Texte
************
L’exécutif en service de prévente

Le gouvernement a multiplié jeudi les déclarations sur la lutte antiterroriste, à quelques jours de l’examen du projet de loi renseignement.
Dès jeudi matin, ils étaient trois ministres au chevet de TV5 Monde, victime d’une cyberattaque dans la nuit de mercredi à jeudi. Bernard Cazeneuve (Intérieur), Laurent Fabius (Affaires étrangères) et Fleur Pellerin (Culture) ont tenu à réaffirmer leur détermination face « aux terroristes ». Fleur Pellerin l’a répété sur son compte Twitter, parlant « d’un véritable acte terroriste », un ton au-dessus de la secrétaire d’Etat à la Francophonie, Annnick Girardin, qui parlait, elle, « d’un acte écœurant et lâche ».
************
Données répertoriées

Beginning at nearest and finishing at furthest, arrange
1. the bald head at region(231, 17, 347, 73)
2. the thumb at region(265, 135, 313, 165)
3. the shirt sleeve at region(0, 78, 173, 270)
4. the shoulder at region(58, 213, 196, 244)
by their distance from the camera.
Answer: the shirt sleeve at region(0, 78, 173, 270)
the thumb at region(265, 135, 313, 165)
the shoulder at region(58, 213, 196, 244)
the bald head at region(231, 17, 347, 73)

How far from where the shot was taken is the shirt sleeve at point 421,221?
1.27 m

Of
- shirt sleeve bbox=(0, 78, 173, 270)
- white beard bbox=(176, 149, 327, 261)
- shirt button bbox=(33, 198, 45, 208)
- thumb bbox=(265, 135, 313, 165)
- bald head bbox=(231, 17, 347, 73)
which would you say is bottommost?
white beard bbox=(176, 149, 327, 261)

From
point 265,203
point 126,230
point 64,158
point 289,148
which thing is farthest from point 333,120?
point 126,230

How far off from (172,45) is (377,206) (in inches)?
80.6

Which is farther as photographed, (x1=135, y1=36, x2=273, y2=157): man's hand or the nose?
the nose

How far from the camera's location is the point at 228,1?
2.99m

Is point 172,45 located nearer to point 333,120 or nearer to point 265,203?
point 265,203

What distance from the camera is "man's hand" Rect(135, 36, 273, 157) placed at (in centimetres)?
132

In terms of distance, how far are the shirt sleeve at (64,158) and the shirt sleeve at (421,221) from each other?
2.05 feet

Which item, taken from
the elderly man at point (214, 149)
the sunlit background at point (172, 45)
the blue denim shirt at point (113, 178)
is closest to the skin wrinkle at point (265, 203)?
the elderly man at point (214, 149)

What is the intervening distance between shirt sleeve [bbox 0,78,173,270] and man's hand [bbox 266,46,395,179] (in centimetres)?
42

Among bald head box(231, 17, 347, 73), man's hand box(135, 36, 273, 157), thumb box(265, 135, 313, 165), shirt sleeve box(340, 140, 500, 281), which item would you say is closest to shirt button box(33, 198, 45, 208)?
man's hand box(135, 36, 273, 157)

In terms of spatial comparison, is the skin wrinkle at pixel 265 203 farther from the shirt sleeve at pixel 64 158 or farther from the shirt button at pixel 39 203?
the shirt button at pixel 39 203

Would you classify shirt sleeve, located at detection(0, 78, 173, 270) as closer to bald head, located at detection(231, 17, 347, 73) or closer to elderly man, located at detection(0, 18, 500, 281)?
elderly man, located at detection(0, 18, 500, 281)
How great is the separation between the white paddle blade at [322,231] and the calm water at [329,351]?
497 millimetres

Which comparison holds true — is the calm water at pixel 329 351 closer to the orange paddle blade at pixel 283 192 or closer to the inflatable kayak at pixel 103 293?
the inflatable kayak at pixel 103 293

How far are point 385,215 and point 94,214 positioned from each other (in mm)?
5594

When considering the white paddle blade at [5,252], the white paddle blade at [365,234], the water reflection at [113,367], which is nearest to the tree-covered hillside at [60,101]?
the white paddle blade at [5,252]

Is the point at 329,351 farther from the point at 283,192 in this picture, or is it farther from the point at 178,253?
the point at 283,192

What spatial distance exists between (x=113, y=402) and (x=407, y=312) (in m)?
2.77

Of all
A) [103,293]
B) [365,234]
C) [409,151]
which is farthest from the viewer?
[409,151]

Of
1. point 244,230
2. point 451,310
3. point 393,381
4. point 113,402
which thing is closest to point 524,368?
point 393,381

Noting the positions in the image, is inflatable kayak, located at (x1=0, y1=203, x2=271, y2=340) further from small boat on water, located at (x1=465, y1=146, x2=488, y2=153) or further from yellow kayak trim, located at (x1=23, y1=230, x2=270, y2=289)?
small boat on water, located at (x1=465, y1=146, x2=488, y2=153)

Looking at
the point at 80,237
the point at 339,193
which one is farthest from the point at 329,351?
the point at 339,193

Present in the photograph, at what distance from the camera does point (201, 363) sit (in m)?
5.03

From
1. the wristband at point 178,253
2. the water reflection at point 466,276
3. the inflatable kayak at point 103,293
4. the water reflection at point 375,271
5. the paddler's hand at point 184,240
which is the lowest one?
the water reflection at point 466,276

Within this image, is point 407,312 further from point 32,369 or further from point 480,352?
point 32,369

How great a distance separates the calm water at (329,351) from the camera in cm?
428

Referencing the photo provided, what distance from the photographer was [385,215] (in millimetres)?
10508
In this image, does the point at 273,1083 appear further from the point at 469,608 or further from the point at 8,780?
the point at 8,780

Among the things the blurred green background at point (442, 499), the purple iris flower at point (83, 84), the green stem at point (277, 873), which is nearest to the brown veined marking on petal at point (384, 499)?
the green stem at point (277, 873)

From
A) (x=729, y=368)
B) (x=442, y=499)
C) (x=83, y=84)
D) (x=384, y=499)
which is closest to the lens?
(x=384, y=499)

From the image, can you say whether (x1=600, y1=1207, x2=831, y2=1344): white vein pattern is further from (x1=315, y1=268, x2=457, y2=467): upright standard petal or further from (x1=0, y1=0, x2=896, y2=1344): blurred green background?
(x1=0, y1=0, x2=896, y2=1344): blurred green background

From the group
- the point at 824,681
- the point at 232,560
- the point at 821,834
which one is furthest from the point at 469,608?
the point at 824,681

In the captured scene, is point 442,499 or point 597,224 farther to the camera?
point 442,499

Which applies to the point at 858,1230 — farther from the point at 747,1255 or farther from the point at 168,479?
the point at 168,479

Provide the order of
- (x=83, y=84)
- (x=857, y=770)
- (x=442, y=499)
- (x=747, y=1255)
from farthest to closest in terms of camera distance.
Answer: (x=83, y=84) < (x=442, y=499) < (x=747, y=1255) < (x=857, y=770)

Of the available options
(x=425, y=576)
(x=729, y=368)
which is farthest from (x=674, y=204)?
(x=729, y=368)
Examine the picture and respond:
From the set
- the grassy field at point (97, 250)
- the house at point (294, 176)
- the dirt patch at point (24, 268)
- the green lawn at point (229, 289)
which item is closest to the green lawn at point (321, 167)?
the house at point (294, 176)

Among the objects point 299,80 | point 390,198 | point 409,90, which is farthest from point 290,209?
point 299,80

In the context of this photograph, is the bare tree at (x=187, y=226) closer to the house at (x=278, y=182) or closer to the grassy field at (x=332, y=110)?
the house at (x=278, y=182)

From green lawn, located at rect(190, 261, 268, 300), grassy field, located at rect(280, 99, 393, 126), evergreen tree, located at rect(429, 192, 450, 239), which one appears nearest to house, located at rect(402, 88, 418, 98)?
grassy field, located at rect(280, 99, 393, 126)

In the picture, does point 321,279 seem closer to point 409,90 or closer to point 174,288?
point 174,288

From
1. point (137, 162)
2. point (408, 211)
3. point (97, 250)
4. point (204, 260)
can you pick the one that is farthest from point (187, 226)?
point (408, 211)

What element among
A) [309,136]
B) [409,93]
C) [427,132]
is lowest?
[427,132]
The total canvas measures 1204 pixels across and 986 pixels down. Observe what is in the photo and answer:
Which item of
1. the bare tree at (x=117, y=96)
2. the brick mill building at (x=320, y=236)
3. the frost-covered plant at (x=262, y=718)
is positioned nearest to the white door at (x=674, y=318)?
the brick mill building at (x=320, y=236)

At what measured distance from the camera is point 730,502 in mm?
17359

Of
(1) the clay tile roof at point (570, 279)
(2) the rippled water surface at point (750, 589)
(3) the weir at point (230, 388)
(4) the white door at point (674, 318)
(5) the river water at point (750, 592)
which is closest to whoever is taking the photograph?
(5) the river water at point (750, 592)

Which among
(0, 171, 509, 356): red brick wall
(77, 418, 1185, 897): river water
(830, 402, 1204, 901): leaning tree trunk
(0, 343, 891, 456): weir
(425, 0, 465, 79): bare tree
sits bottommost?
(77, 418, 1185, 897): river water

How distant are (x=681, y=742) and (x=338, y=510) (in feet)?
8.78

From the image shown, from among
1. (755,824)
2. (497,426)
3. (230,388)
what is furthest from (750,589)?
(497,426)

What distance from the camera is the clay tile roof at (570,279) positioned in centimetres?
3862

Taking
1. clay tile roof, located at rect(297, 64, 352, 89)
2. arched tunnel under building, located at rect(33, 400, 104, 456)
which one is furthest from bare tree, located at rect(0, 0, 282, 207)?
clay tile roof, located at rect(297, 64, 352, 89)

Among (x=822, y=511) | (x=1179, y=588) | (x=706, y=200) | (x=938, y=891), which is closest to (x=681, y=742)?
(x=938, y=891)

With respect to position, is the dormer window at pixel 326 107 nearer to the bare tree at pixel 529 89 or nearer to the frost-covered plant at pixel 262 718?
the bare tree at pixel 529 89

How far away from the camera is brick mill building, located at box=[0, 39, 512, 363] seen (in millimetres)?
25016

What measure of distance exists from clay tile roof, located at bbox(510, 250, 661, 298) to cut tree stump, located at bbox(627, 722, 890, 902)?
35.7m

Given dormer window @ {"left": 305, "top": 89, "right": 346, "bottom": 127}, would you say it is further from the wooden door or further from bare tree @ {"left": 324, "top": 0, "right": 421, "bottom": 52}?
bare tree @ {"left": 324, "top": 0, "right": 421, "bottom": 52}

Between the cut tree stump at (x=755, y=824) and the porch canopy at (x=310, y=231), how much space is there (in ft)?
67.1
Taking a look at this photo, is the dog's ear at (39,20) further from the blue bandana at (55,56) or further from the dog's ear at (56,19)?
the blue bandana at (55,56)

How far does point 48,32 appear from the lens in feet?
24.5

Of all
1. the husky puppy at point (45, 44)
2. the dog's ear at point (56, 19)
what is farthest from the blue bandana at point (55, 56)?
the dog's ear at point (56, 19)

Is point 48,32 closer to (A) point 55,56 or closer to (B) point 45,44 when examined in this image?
************
Exercices
1 - Répondez aux questions suivantes à partir de l’article sur la cyberattaque contre TV5 Monde.
(a) Quel jour le gouvernement a-t-il multiplié les déclarations sur la lutte antiterroriste ?
(b) Combien de ministres étaient au chevet de TV5 Monde jeudi matin ?
(c) Sur quel compte Fleur Pellerin a-t-elle parlé « d’un véritable acte terroriste » ?
2 - Poursuivez l’article sur la cyberattaque contre TV5 Monde à partir de sa dernière phrase.

Réponses ci-dessous
1 -
(a) Jeudi.
(b) Trois.
(c) Sur son compte Twitter.

2 -
Même le Premier ministre a réagi sans tarder, toujours sur Twitter, condamnant « une atteinte inacceptable à la liberté d’information et d’expression ».Il a réitéré depuis la Loire, où il est en déplacement : « Les entreprises de communication peuvent être victimes d’attaques et de cyberattaques. C’est sans doute l’un des défis majeurs de notre société. » Alors que personne, pas même les services de police saisis de l’enquête, n’a encore la moindre idée de ce qui s’est passé à TV5 Monde, le gouvernement, lui, envoie le son.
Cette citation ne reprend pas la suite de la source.